■ **Arbeitsanweisungen**
- a) Nennen Sie alle Tätigkeiten, die im Textauszug über Hotel- und Au-pair-Erfahrungen in dem Satz beginnend mit „Ich habe auch Gemüsesuppen“ aufgezählt werden.
- b) Beantworten Sie die folgenden Fragen zum Textauszug über Hotel- und Au-pair-Erfahrungen jeweils knapp:
(i) Welche zwei Dinge konnte die Mutter des Hotelbesitzers gleichzeitig tun?
(ii) Wie viele Kinder hatte jede der beiden Familien?
(iii) Wo wurde nachmittags Französisch gelernt?
- c) Setzen Sie den Textauszug über Hotel- und Au-pair-Erfahrungen im selben Stil nach dem letzten Satz fort.

■ **Textauszug**
· · · · ·

Wertvolle Erfahrungen habe ich in einem kleinen Hotel im Quartier Latin gesammelt, als Empfangsdame, Frühstück-ans-Bett-Bringerin - es gab keinen Raum dafür  -  und Herrin der Spülmaschine. Die Mutter des Besitzers konnte gleichzeitig nähen und rauchen, ihre Ente à l'orange war ein Gedicht. Beim Betrachten der Homepage des kleinen Hotels habe ich mich gerührt an meine dortige Zeit erinnert.

Au pair
Ein au-pair-Aufenthalt war eine kleine Reise ins Ungewisse. Ich habe in zwei Familien mit jeweils fünf Kindern meinen Lebensunterhalt verdient. Das war kein Zuckerschlecken. Die Orgelpfeifen-Kinder sahen nett aus, alle in den gleichen Polos, von Fremden immer sehr bewundert, aber zu Hause waren sie manchmal kleine Biester, die mir nicht immer das korrekteste Französisch beibrachten. Das habe ich dann nachmittags in der „Alliance Française" gelernt. Ich habe auch Gemüsesuppen in altertümlichen Schnellkochtöpfen zubereitet, das Parkett auf Knien rutschend gespänt, viele mühsame Stunden auf Spielplätzen verbracht und mich oft todmüde in mein Bett fallen lassen - im üblichen „chambre de bonne" ganz oben unter dem Dach, mit äußerst bescheidenen sanitären Einrichtungen. Die Ferien in der Bretagne waren schön, aber ebenso arbeitsreich.

· · · · ·

■ **Datensätze**
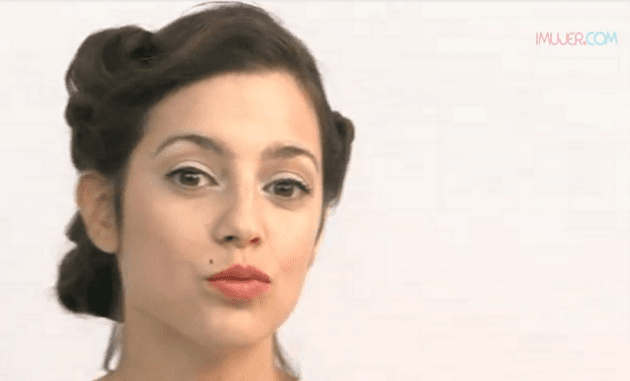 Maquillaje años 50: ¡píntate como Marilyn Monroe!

· · · · ·

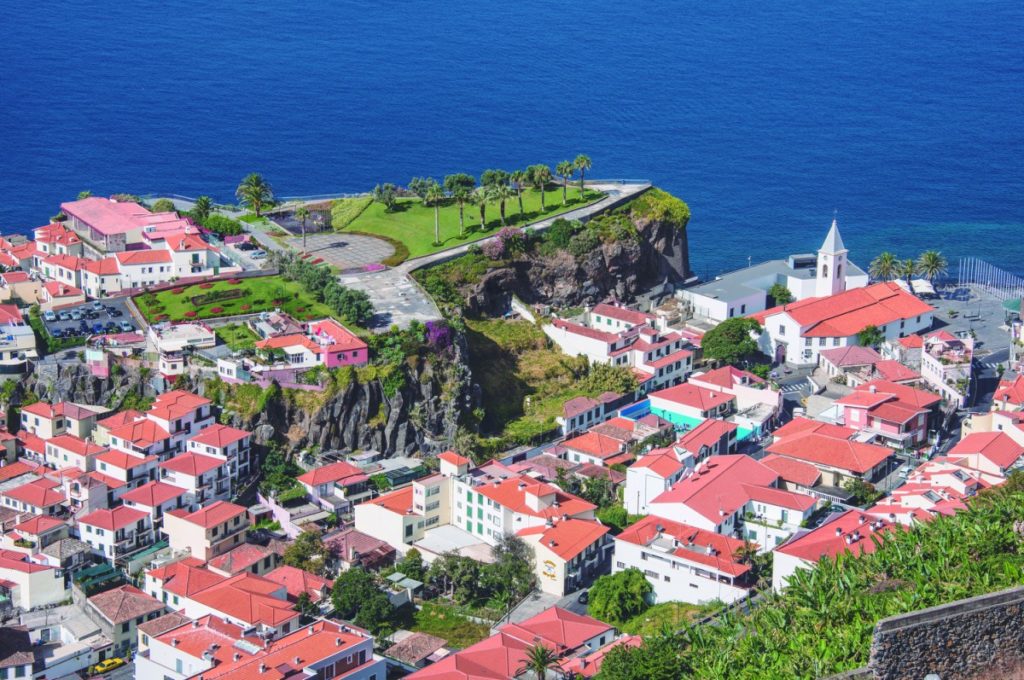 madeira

· · · · ·

■ **Antwortliste**
- a)
- Gemüsesuppen in altertümlichen Schnellkochtöpfen zubereitet
- das Parkett auf Knien rutschend gespänt
- viele mühsame Stunden auf Spielplätzen verbracht
- sich oft todmüde ins Bett fallen lassen

- b)
(i) Nähen und rauchen.
(ii) Jeweils fünf.
(iii) In der „Alliance Française“.

- c)
New York
Mein erster Kurzbesuch war mit den üblichen Vorurteilen belastet. Vor lauter Hochhäusern kann man den Himmel nicht mehr sehen, man wird überfallen, vor allem im Central Park, geschossen wird auch überall, weiß man doch aus den Filmen. Und das ständige Geheul der Polizeisirenen, grässlich.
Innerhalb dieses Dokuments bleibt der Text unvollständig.